= St Andrew's Church, Kirk Ella =

Church in Kirk Ella, East Riding of Yorkshire, England

The church, in 2005

St Andrew's Church is the parish church of Kirk Ella, a village in the East Riding of Yorkshire, in England.

The church was built in the early 13th century, from which period the chancel survives. The tower was constructed between 1450 and 1454. The church was partly rebuilt in 1860, the work including reconstruction of the nave, south chapel and porch. The tower was restored in 1883, and the choir vestry was added in 1894. The building was grade I listed in 1967. Historic England describes the chancel as "very fine".

The church is built of stone, partly rendered, with an ornamental slate roof.
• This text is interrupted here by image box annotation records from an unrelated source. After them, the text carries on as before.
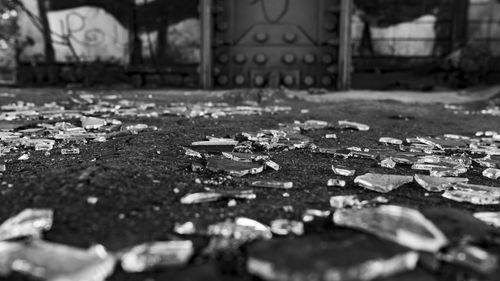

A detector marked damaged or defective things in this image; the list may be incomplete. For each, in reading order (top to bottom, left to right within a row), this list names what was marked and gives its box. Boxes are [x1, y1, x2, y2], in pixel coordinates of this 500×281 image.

broken glass shard [206, 156, 266, 176]
broken glass shard [356, 173, 414, 192]
broken glass shard [412, 173, 466, 192]
broken glass shard [0, 209, 53, 240]
broken glass shard [334, 203, 448, 252]
broken glass shard [474, 211, 500, 229]
broken glass shard [0, 238, 114, 280]
broken glass shard [120, 238, 194, 272]
broken glass shard [246, 234, 418, 280]
broken glass shard [440, 244, 498, 274]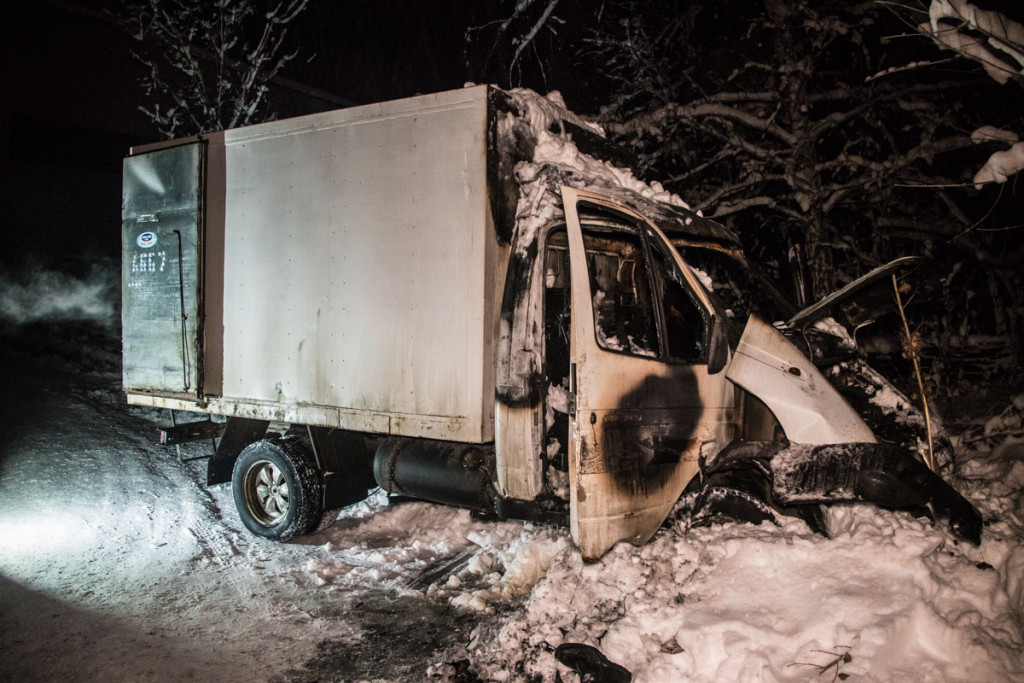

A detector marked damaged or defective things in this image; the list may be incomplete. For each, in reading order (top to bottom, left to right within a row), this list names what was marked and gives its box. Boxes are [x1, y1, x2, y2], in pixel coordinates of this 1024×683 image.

charred metal panel [122, 141, 202, 395]
burned truck [119, 85, 974, 557]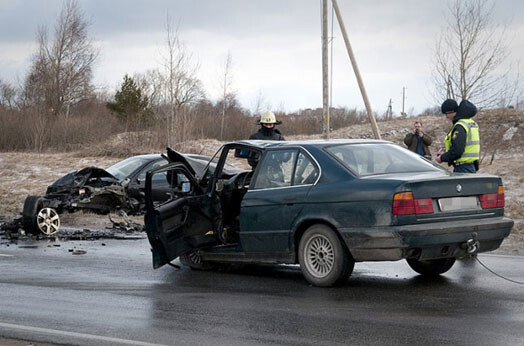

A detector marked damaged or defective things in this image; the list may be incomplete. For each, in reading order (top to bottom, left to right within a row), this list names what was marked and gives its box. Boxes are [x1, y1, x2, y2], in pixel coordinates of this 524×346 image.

severely damaged car [20, 151, 213, 235]
severely damaged car [145, 139, 512, 288]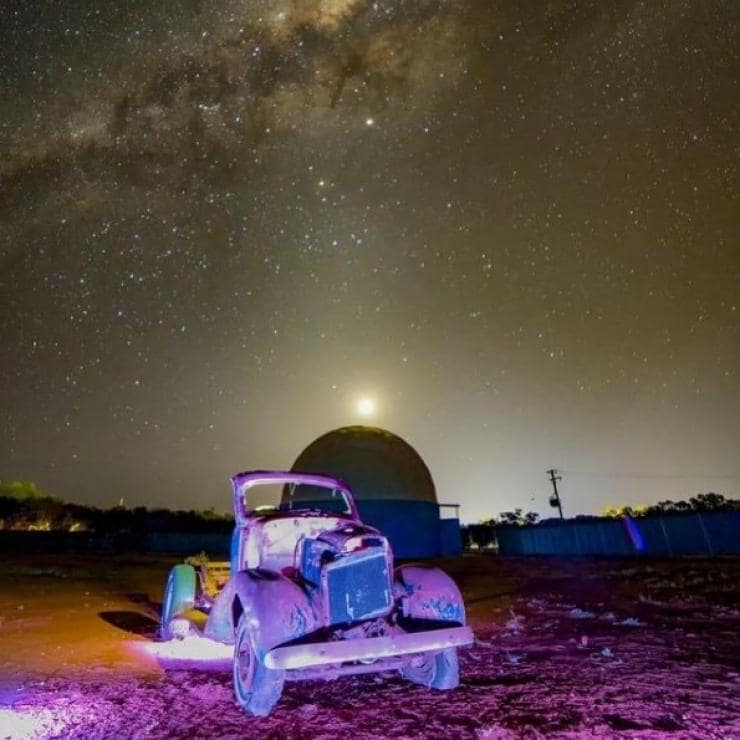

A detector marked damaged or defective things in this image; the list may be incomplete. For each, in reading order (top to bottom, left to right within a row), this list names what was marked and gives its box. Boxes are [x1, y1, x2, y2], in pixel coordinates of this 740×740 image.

abandoned vintage car [160, 472, 474, 712]
rusted car body [162, 472, 474, 712]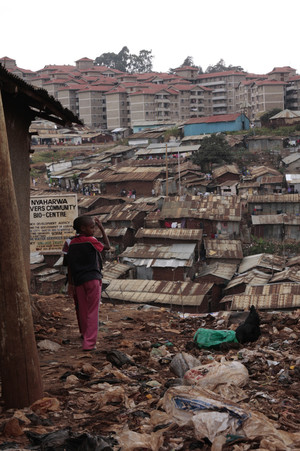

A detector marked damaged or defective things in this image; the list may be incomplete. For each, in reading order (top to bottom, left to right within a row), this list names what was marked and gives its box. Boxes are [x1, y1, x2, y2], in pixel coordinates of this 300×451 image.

rusty metal roof sheet [162, 195, 241, 222]
rusty metal roof sheet [203, 238, 243, 260]
rusty metal roof sheet [197, 264, 237, 280]
rusty metal roof sheet [224, 268, 270, 290]
rusty metal roof sheet [239, 252, 286, 274]
rusty metal roof sheet [102, 278, 213, 308]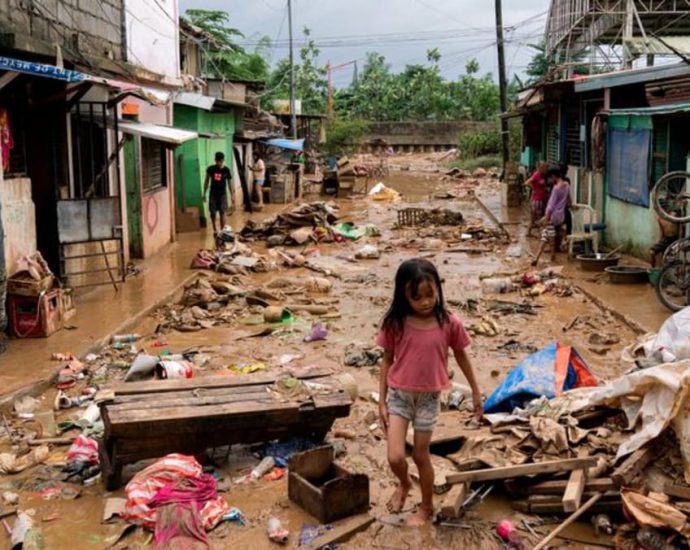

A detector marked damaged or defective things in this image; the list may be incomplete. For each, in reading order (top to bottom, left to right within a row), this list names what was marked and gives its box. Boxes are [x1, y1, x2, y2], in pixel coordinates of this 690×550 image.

broken furniture [99, 368, 350, 490]
broken furniture [286, 446, 368, 524]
It consists of a nave with a clerestory, north and south aisles, north and south porches, a chancel and a south chapel, and a west tower with a north vestry. The tower has three stages, a high plinth, diagonal buttresses, a pointed west doorway above which is a three-light pointed window with a hood mould, and a canopied niche with a statue, The bell openings have three lights under a four-centred arch. On the south front is a clock face, and above the west bell opening is a buttress flanked by gargoyles, above which is an embattled parapet with eight crocketed pinnacles. Inside, the south arcade is early 14th century, and there is a damaged timber screen from this period at the west end. The 12-sided font dates from 1860. There are a large number of memorials from the late 18th- and early 19th-centuries.